**What is expected:**
Both the line with "order: Carnivora" and the line with "Wellington, site 1274, 5/22/2015" in the records below must appear in the output, along with every line between them, exactly and with nothing added.

* * * * * * * * *

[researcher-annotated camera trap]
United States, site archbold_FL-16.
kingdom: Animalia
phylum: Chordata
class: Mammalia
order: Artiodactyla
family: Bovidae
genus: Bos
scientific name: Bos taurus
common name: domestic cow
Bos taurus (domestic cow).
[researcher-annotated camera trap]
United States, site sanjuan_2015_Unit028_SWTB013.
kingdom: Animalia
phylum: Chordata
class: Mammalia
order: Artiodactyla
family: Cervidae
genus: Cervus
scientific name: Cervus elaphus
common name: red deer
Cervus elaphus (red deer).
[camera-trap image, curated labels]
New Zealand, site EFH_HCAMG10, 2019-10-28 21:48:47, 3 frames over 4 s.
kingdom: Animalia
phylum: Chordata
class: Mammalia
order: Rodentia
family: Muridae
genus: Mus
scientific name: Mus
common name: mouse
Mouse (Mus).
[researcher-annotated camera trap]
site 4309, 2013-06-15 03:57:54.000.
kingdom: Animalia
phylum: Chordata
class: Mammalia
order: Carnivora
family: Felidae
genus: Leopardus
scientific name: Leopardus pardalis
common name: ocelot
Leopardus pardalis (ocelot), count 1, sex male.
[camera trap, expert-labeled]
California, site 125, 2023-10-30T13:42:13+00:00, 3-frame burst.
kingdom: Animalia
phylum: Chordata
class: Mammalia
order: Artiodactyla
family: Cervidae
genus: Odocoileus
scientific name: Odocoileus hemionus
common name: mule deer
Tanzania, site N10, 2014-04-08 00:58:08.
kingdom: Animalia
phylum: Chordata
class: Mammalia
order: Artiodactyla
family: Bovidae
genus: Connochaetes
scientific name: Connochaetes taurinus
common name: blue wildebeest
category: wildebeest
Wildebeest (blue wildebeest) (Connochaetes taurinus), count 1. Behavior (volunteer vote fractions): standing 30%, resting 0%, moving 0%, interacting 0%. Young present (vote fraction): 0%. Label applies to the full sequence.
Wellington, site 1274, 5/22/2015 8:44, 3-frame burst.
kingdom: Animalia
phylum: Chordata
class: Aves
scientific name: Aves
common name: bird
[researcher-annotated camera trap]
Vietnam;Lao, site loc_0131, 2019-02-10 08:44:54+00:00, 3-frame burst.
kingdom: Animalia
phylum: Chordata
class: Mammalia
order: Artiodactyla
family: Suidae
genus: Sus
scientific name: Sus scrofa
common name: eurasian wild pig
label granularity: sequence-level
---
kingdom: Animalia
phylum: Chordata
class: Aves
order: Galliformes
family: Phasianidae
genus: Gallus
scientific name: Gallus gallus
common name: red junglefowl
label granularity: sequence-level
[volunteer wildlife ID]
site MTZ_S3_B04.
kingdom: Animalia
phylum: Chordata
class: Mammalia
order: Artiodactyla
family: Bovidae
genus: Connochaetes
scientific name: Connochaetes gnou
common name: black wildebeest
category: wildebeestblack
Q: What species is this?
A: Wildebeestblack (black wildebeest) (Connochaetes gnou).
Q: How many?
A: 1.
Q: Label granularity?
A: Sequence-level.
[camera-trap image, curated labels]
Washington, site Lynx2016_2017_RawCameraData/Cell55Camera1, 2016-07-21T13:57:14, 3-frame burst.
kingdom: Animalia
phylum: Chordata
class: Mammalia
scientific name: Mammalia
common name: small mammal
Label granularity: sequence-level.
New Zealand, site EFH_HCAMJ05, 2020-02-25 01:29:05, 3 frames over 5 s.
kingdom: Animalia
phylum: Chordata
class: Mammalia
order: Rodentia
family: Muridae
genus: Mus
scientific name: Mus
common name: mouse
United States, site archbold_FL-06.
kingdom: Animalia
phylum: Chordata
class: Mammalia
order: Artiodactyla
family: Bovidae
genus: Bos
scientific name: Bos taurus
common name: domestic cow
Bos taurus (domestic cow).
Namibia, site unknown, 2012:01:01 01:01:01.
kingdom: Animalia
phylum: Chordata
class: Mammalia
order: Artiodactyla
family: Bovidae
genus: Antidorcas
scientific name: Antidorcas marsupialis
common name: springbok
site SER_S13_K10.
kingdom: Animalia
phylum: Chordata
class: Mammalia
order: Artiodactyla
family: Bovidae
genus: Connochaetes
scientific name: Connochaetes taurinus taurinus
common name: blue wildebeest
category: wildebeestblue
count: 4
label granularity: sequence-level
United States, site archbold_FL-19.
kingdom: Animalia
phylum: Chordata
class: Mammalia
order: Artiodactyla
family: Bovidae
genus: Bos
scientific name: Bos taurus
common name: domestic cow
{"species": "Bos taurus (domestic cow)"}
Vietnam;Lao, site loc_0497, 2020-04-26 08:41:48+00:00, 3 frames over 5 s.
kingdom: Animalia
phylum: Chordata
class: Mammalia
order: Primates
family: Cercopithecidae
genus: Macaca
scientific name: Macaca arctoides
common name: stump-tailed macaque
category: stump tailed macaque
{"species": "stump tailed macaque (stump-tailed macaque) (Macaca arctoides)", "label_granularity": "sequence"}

* * * * * * * * *

**Answer space:**
order: Carnivora
family: Felidae
genus: Leopardus
scientific name: Leopardus pardalis
common name: ocelot
Leopardus pardalis (ocelot), count 1, sex male.
[camera trap, expert-labeled]
California, site 125, 2023-10-30T13:42:13+00:00, 3-frame burst.
kingdom: Animalia
phylum: Chordata
class: Mammalia
order: Artiodactyla
family: Cervidae
genus: Odocoileus
scientific name: Odocoileus hemionus
common name: mule deer
Tanzania, site N10, 2014-04-08 00:58:08.
kingdom: Animalia
phylum: Chordata
class: Mammalia
order: Artiodactyla
family: Bovidae
genus: Connochaetes
scientific name: Connochaetes taurinus
common name: blue wildebeest
category: wildebeest
Wildebeest (blue wildebeest) (Connochaetes taurinus), count 1. Behavior (volunteer vote fractions): standing 30%, resting 0%, moving 0%, interacting 0%. Young present (vote fraction): 0%. Label applies to the full sequence.
Wellington, site 1274, 5/22/2015 8:44, 3-frame burst.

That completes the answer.